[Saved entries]
──────────

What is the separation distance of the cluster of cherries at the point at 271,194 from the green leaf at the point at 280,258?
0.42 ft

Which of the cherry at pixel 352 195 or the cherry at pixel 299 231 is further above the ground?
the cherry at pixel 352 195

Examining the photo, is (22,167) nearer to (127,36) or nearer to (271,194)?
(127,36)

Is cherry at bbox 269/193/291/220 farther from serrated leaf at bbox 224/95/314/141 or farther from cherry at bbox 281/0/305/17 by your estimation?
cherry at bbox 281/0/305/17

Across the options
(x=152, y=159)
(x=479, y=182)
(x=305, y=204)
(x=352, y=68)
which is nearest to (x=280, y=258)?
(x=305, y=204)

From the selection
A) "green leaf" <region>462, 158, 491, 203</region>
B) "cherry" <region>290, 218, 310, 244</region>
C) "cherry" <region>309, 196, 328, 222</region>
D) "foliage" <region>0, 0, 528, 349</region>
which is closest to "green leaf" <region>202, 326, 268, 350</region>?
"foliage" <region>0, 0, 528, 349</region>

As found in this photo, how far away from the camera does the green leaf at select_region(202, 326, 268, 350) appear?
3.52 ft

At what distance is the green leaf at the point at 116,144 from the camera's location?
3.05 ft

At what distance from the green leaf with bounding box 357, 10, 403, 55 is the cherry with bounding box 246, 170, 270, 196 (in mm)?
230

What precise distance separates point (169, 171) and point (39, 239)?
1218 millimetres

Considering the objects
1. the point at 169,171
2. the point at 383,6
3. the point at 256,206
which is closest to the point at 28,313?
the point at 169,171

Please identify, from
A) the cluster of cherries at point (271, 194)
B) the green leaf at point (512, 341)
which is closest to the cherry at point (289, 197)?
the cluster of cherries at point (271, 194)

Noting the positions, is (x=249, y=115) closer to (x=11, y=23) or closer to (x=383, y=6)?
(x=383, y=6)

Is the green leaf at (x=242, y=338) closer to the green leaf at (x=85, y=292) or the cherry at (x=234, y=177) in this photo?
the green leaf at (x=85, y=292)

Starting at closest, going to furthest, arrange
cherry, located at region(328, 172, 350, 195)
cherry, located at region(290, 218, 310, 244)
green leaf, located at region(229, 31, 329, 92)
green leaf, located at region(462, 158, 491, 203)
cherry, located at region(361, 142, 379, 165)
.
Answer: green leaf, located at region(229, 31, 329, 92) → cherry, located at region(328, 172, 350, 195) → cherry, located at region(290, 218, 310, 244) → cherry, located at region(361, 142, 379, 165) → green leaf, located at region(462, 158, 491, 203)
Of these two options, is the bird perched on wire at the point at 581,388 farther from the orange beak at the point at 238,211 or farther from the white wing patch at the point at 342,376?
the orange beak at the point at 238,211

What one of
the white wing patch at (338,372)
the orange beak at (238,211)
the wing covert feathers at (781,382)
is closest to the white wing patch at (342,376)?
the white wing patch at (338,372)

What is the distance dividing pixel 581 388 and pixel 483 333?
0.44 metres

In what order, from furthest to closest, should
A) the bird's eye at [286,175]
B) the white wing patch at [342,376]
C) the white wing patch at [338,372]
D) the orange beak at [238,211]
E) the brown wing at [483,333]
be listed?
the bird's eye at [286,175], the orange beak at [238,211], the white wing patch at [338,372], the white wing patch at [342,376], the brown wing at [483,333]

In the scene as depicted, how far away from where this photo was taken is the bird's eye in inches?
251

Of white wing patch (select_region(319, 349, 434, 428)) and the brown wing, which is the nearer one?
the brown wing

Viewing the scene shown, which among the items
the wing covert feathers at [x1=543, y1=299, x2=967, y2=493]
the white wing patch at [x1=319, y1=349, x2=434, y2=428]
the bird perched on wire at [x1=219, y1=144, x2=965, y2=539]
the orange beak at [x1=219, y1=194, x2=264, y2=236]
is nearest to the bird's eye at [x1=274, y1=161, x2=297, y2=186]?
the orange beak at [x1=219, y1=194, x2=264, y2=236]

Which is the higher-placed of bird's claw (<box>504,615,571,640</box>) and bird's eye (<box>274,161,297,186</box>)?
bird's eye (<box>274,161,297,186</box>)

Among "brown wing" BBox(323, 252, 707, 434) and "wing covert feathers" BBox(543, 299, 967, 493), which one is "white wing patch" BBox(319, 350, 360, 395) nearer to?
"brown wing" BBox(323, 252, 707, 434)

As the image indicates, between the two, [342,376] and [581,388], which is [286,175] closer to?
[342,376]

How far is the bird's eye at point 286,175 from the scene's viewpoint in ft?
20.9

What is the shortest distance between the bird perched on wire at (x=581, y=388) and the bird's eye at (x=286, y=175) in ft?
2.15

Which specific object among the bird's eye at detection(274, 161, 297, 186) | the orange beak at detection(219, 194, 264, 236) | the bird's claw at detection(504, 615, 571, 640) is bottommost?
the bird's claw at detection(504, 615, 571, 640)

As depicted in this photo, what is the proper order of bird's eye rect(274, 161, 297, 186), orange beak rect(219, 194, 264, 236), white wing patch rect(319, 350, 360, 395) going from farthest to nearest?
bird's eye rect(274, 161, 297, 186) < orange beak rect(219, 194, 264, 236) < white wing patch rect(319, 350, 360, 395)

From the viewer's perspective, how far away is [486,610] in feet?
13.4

──────────

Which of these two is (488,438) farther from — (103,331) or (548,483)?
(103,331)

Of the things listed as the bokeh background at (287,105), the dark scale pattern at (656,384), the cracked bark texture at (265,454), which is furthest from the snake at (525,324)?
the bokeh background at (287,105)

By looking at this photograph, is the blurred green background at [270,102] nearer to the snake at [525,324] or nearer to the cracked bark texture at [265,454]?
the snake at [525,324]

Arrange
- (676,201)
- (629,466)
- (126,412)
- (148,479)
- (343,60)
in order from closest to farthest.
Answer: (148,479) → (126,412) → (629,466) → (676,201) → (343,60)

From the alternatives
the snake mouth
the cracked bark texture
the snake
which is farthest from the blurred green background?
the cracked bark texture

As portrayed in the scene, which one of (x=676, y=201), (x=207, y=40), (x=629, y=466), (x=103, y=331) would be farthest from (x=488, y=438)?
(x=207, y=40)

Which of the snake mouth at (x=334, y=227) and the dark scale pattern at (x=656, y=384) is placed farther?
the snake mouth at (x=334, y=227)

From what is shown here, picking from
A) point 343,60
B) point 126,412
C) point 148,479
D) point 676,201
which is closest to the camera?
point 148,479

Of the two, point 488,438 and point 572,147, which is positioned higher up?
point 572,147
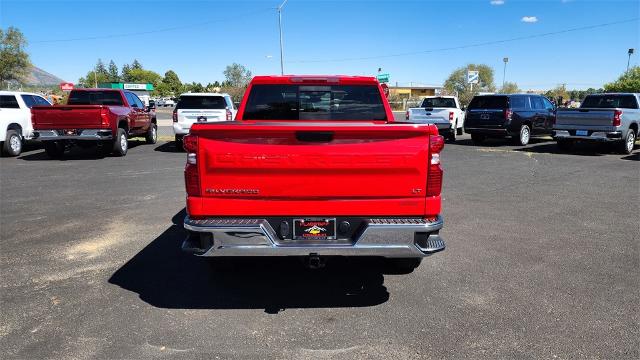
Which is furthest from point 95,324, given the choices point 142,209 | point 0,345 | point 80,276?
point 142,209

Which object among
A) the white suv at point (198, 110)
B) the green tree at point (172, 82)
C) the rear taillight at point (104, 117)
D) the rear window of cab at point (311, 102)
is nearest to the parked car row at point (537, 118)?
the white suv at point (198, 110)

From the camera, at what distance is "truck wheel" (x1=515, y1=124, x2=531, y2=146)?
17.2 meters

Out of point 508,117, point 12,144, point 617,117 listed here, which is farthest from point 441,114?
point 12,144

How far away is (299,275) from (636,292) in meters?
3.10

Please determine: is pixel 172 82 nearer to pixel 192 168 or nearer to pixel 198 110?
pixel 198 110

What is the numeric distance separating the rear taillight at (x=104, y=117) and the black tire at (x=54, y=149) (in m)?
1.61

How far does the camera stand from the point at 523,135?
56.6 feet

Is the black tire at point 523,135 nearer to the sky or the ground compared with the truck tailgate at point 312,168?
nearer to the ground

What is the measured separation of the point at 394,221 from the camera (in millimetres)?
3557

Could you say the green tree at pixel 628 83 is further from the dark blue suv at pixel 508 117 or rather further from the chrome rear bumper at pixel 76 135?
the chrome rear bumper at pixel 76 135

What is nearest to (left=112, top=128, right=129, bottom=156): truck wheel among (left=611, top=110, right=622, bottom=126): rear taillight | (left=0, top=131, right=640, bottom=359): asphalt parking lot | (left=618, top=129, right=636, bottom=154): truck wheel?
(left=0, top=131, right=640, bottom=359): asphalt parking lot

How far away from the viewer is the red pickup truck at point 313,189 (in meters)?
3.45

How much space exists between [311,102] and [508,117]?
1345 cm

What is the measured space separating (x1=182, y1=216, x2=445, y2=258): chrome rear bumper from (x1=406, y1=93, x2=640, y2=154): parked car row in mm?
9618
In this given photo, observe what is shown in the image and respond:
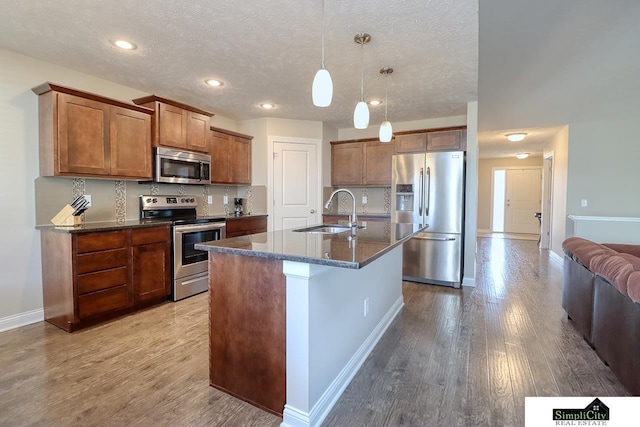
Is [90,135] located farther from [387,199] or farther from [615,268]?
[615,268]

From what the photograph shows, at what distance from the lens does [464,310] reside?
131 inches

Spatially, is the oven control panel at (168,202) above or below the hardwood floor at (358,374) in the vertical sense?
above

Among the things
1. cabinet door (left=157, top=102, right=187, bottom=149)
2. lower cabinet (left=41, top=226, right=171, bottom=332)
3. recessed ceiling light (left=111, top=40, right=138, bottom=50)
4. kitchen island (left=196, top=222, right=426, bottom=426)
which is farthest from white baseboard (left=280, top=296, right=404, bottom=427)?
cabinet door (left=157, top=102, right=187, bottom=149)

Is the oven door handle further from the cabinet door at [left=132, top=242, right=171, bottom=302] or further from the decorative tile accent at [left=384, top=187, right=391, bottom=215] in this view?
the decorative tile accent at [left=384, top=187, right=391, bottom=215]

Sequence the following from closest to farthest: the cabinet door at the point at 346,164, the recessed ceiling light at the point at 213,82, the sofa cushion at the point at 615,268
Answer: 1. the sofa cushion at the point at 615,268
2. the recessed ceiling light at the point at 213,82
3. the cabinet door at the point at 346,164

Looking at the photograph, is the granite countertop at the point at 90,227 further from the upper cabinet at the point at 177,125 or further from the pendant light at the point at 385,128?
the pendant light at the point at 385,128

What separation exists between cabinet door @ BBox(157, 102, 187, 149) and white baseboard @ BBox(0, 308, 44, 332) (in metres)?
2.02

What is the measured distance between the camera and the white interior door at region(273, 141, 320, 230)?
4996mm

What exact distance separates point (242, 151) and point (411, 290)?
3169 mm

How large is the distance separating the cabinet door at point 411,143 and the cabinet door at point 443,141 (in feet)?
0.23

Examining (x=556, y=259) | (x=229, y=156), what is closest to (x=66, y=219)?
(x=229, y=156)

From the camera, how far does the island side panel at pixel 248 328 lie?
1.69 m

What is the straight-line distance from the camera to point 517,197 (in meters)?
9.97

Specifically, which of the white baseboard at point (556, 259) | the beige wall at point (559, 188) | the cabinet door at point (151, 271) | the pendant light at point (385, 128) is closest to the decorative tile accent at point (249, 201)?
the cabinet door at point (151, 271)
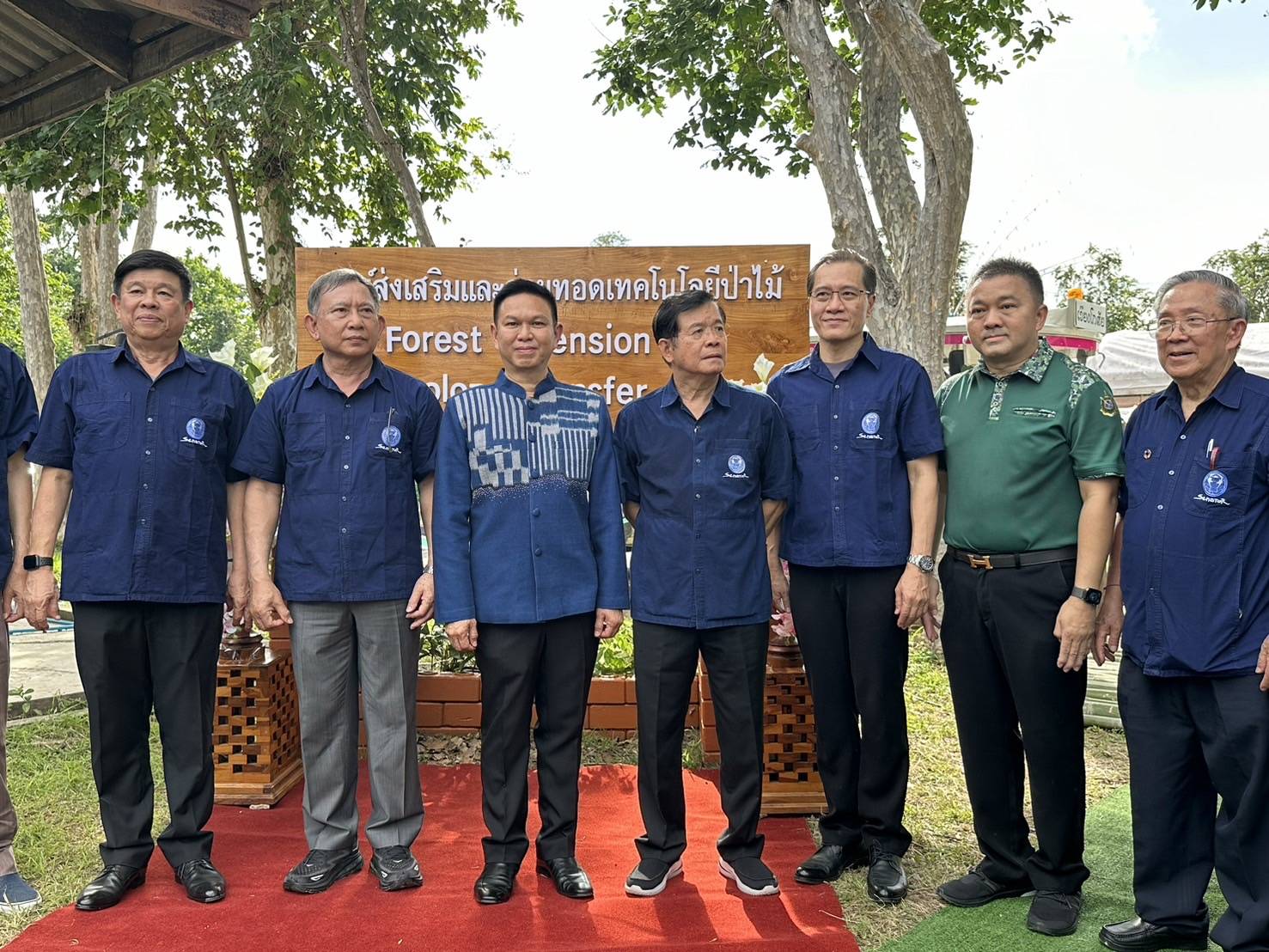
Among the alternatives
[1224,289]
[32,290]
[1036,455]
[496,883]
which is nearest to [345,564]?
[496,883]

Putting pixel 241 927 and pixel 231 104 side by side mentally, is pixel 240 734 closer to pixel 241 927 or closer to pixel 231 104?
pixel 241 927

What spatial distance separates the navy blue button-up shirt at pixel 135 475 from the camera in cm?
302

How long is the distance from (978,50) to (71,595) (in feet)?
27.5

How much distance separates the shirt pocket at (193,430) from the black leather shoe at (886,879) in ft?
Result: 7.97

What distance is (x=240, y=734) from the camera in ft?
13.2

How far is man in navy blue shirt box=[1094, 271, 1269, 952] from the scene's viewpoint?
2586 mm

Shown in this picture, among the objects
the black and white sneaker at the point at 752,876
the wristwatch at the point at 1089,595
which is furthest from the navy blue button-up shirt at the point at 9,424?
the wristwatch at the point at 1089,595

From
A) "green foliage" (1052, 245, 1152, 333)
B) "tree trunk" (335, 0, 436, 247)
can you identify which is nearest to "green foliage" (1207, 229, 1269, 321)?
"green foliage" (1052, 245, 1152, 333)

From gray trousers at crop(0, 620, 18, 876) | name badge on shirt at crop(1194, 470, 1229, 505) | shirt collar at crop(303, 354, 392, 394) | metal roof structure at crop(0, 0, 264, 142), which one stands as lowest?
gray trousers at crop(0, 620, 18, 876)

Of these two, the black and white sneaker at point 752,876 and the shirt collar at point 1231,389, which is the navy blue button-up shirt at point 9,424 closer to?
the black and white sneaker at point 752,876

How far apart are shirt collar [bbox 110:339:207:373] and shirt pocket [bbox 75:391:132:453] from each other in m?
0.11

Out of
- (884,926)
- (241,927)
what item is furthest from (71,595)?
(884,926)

──────────

■ DESCRIPTION OF THE TASK ■
State how many lines in the rows above contain the string "parked", counting only matches with the same case. Reply with the number alone.

■ TASK RESPONSE ■
2